Write out every line below again exactly as it stands, skipping each image.

Stored data entries:
=======

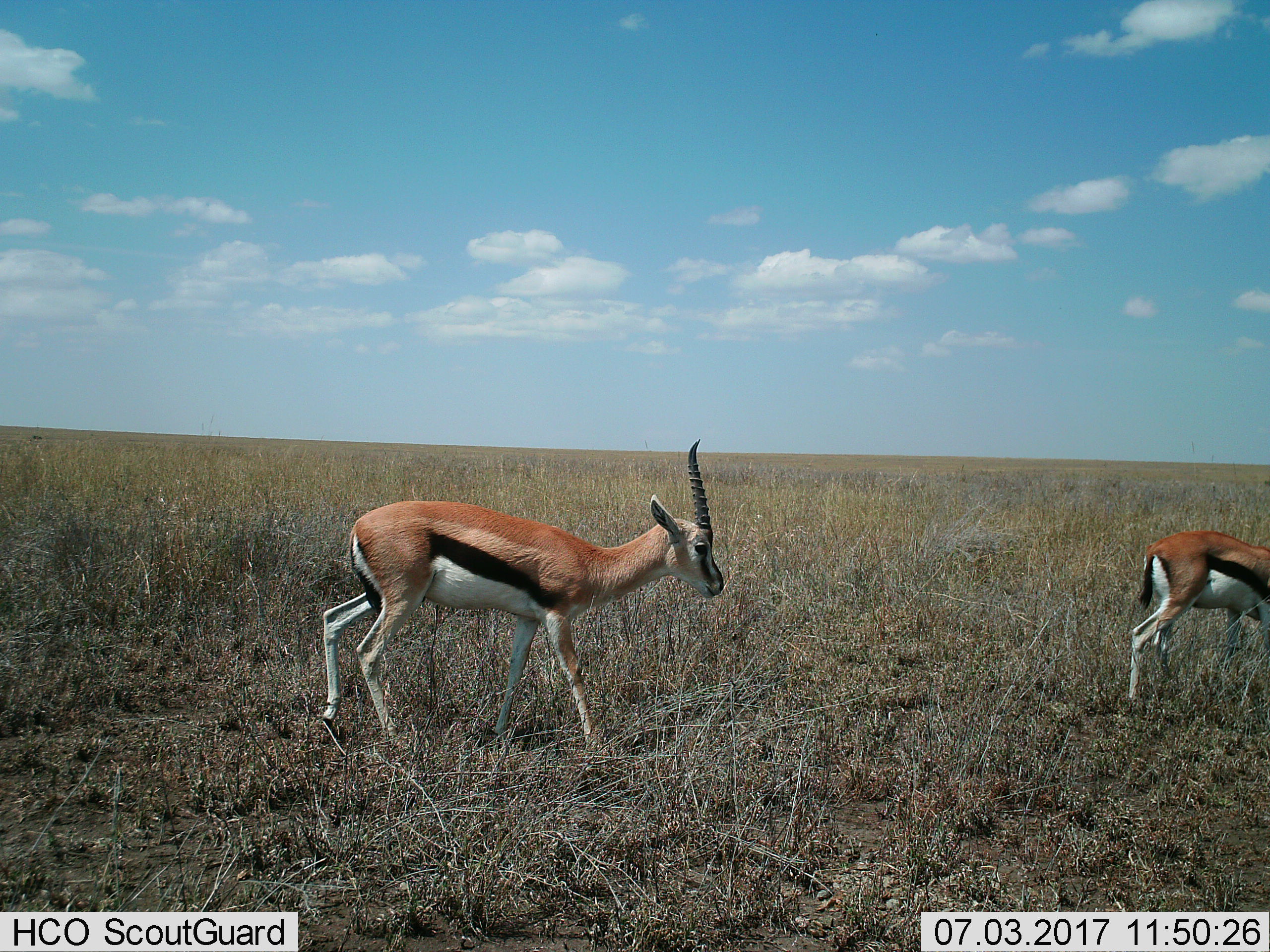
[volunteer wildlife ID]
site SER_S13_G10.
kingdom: Animalia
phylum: Chordata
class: Mammalia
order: Artiodactyla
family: Bovidae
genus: Eudorcas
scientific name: Eudorcas thomsonii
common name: thomson's gazelle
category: gazellethomsons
Gazellethomsons (thomson's gazelle) (Eudorcas thomsonii), count 2. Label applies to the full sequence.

=======

Written response
[volunteer wildlife ID]
site SER_S13_G10.
kingdom: Animalia
phylum: Chordata
class: Mammalia
order: Artiodactyla
family: Bovidae
genus: Eudorcas
scientific name: Eudorcas thomsonii
common name: thomson's gazelle
category: gazellethomsons
Gazellethomsons (thomson's gazelle) (Eudorcas thomsonii), count 2. Label applies to the full sequence.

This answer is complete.